Bears persist as key sectors continue to shed points                                           

"With three of four key sectors moderating d/d, the Nigerian equity market shed points (ASI: -48bps d/d) for the third straight day. Furthermore, investor sentiment remained weak and market activity was unremarkable. Whilst the market approaches a 19% YTD loss, the ASI does not seem to have found a floor, as investor apathy and persistent sell-offs of already beaten-down stocks continue to drive markets lower. We foresee another bearish trading session today, with little confidence of a bargain-hunting boost                                

Stock Watch: UBA has shed 6% of its value in the last four sessions to settle at ₦7.35, 47% below our target price of ₦13.78. The stock is trading at a YTD loss of 28%, underperforming the Banking sector (-16%).                                                                             

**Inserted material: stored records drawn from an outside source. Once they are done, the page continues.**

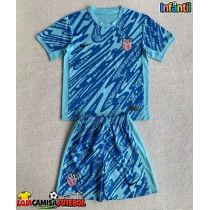 Camisa de Futebol Estados Unidos Goleiro Equipamento Principal Infantil Copa America 2024 Manga Curta (+ Calças curtas)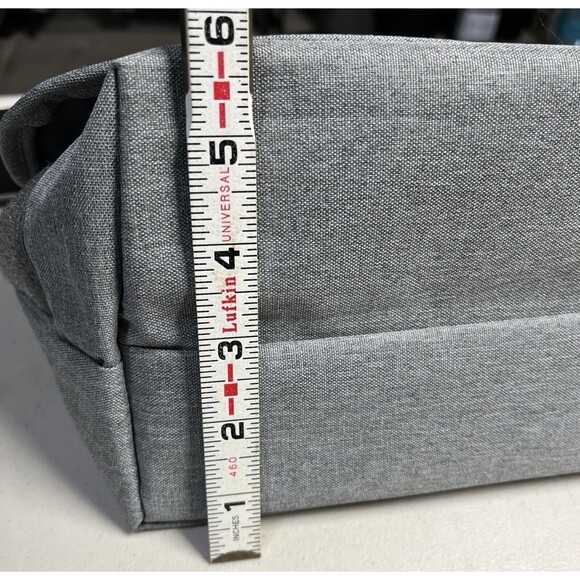 Canvas Everyday Work Shoulder Bag Crossbody Messenger Bags Sactchel Unisex Gray - Picture 9 of 9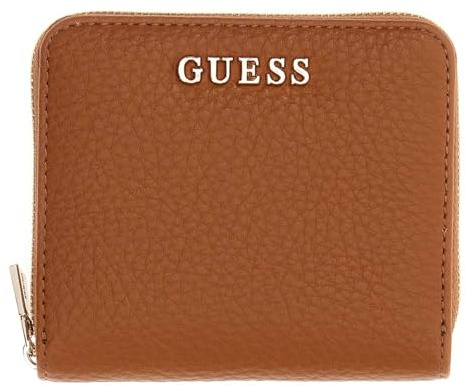 GUESS Geldbörse Jessa SLG Zip Around Wallet Caramel braun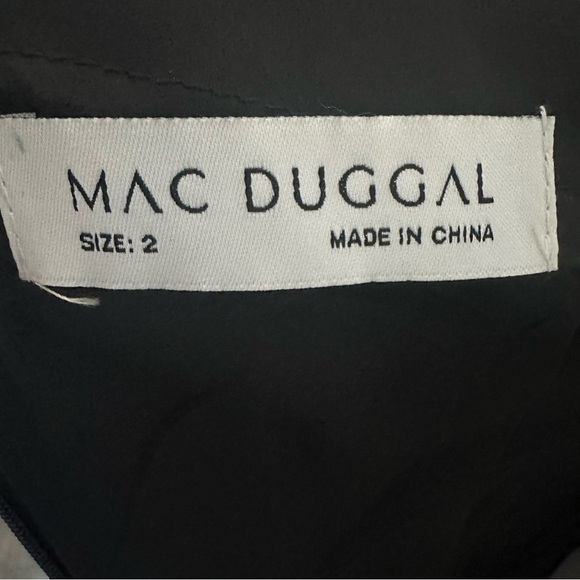 MAC DUGGAL One-Shoulder Floral Appliqué Midi-Dress - Picture 12 of 16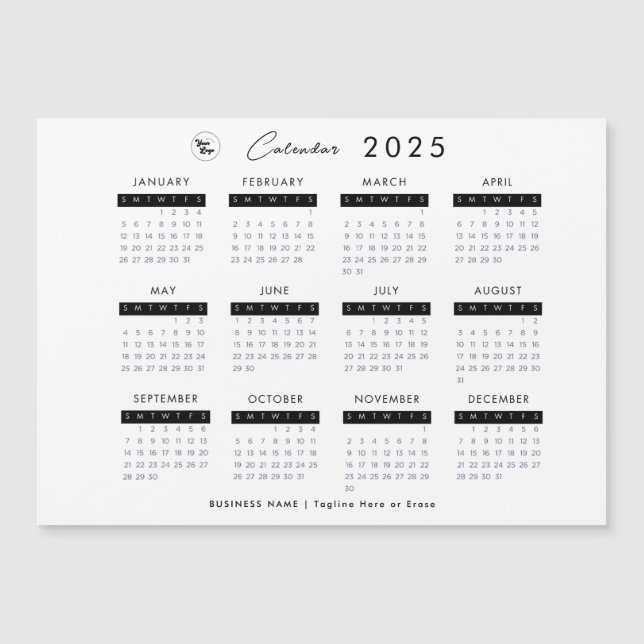 Minimalistischer Schlichter Kalender 2023 mit Firm Magneteinladung (Vorderseite)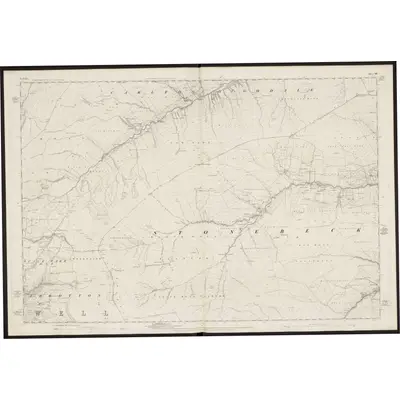 1848 Map of Yorkshire 99, 1852 Print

One-year T-bill crosses 17% after bearish T-bill trading                                      

Whilst trading was not positive in the T-bills space yesterday, we expect a resurgence of demand as investors who missed out at the PMA (81% oversubscription) scramble to pick up the bills from the secondary market. Also, supported by an OMO maturity of ₦128 billion due today, we see yields moderating across the T-bills space as they adjust towards PMA rates, barring further action from the CBN. Meanwhile, we foresee further yield declines in the bond space, as investors continue to favor the longer end of the curve.